# My 256KBPS Speed test



## pirates1323 (Apr 5, 2006)

Hey I have 256KBPS Sify broadband connection. I have gone through a speed test on this site *www.speakeasy.net/speedtest/ and the NEW YORK CITY SERVER. I have the following results. I not satisfied with the upload speed. 


*img77.imageshack.us/img77/4009/speedtest9kz.jpg


----------



## pirates1323 (Apr 5, 2006)

but at least it should be above 128 KBPS.. Is there a tweak for it....


----------



## Third Eye (Apr 5, 2006)

i got this,mine is also 256Kbsp DSL connection.i dont think so this is my real speed.

*img98.imageshack.us/img98/9812/test8db.th.jpg


----------



## pirates1323 (Apr 5, 2006)

tech_mastermind said:
			
		

> i got this,mine is also 256Kbsp DSL connection.i dont think so this is my real speed.
> 
> *img98.imageshack.us/img98/9812/test8db.th.jpg



Hey wht was ur server


----------



## kjuvale (Apr 5, 2006)

i got 259 kbps download and 60kbpas on same server as you but on Bsnl 256kbps broadband


----------



## kalpik (Apr 5, 2006)

Airtel gives almost similar upload speed too.. Im on 128 kbps connection..

Last Result:
Download Speed: 105 kbps (13.1 KB/sec transfer rate)
Upload Speed: 101 kbps (12.6 KB/sec transfer rate)

And dont ever expect good uploads on sify..


----------



## pirates1323 (Apr 5, 2006)

kalpik said:
			
		

> And dont ever expect good uploads on sify..



huh  ..... why man....... :roll:


----------



## sakumar79 (Apr 5, 2006)

Im on Tata Indicom Broadband, Connection speed as per Connection Details is 544 kbps... Though tariff plan says 256 kbps... 

I typically get about 210 kbps down and 180 kbps up... I think it is pretty good...

Most sites load pretty fast... Today, I was downloading some brochures from a US website, I had about 5 simultaneous downloads and I was hitting about 25 KBps regularly...

Only gripe is this forum often takes forever to load... Most other sites I visit load fast... Not sure if it is traffic or something else...


Arun


----------



## kalpik (Apr 5, 2006)

pirates1323 said:
			
		

> huh  ..... why man....... :roll:



Cuz i had sify's 128 kbps connection earlier and i rarely got upload speeds of 2-3 *KB*ps.
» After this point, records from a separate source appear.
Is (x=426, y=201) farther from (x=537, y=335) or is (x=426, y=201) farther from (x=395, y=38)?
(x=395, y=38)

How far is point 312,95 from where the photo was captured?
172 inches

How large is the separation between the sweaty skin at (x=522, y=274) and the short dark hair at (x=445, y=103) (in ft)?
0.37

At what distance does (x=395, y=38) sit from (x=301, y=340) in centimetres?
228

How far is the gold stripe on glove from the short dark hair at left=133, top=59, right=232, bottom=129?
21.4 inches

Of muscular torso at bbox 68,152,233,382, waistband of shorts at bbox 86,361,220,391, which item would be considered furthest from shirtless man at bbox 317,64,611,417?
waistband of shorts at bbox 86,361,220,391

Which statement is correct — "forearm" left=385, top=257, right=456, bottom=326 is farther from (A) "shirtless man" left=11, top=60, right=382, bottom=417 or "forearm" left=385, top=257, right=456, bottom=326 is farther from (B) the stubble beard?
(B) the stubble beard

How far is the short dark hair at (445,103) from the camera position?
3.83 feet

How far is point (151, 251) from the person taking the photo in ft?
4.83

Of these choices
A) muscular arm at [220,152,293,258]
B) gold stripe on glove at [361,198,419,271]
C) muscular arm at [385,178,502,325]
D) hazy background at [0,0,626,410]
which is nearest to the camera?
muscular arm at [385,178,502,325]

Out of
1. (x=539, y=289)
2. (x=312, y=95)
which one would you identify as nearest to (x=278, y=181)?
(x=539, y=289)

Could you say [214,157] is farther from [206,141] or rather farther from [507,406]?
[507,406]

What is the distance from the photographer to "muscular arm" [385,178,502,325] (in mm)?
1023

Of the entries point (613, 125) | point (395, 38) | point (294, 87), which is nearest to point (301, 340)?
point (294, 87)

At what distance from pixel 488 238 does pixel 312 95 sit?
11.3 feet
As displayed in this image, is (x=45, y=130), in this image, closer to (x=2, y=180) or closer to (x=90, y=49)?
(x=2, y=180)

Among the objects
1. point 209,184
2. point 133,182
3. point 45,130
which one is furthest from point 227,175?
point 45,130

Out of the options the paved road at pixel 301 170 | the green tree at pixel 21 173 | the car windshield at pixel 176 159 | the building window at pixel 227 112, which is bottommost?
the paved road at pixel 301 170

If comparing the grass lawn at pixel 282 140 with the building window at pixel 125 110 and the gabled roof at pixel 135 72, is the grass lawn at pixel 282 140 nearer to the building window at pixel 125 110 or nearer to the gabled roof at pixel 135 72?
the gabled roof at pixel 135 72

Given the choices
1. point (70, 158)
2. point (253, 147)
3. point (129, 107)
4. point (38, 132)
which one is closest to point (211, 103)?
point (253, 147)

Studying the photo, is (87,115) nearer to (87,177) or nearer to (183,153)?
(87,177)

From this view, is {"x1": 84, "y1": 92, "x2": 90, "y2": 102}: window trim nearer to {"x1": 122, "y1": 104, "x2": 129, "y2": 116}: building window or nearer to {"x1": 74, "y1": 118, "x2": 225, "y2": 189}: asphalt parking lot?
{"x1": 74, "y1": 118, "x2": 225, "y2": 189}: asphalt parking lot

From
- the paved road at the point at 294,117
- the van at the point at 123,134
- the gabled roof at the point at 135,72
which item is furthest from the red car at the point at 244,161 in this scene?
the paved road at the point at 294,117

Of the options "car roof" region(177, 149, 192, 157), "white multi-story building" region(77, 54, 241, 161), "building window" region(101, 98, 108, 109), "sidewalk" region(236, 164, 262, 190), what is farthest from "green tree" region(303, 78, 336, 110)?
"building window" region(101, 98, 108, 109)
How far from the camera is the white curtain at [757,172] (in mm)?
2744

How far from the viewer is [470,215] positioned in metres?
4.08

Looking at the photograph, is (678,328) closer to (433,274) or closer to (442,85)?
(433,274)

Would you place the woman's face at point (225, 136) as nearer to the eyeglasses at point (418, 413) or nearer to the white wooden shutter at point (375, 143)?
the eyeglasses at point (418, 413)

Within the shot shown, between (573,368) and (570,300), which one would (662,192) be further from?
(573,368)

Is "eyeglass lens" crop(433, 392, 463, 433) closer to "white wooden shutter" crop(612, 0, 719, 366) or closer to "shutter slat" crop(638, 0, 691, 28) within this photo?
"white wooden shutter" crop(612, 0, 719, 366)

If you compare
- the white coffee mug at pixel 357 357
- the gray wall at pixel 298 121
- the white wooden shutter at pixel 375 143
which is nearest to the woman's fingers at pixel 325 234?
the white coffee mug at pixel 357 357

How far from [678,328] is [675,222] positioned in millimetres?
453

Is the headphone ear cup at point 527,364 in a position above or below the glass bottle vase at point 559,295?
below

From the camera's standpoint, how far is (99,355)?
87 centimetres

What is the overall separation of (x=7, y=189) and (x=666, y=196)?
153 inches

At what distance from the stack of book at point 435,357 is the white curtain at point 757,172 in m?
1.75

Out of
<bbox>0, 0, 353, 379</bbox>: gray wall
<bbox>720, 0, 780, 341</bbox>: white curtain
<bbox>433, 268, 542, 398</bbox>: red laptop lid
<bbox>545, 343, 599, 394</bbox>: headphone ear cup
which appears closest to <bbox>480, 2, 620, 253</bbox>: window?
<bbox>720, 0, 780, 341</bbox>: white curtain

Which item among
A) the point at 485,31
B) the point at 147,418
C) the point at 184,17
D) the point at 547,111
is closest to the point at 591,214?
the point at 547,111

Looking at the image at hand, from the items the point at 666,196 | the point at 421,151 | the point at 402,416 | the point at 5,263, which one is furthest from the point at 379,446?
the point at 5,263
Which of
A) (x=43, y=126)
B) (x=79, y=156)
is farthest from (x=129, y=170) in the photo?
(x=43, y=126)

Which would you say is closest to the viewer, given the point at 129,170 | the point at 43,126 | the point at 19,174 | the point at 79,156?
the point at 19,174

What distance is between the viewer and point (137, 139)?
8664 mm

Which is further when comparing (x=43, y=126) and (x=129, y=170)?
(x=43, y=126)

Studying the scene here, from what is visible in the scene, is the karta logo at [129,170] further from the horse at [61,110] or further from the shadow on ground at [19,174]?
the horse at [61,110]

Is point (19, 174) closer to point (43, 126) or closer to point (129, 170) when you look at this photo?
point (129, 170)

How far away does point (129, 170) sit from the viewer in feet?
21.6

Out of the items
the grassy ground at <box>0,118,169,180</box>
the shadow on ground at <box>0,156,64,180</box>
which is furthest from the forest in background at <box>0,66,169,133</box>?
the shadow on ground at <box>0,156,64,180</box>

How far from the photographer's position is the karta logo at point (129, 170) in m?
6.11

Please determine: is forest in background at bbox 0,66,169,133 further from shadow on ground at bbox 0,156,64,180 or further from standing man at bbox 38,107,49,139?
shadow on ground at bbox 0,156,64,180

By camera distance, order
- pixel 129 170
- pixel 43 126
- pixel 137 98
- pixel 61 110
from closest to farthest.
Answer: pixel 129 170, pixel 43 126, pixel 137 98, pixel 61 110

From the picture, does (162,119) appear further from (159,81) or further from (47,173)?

When i asked customer care about it, they said the rated speed is only for download. Upload speeds are not guarenteed in any way..


----------



## True Geek (Apr 5, 2006)

231 D/l speed and
147 Upload speed 
on the MTNL Triband


----------



## dIgItaL_BrAt (Apr 5, 2006)

agree with kalpik,
the u/l and d/l speeds on airtel are almost the same.


----------



## kalpik (Apr 5, 2006)

Actually i get more upload speed then download speed


----------



## pirates1323 (Apr 5, 2006)

kalpik said:
			
		

> Cuz i had sify's 128 kbps connection earlier and i rarely got upload speeds of 2-3 *KB*ps. When i asked customer care about it, they said the rated speed is only for download. Upload speeds are not guarenteed in any way..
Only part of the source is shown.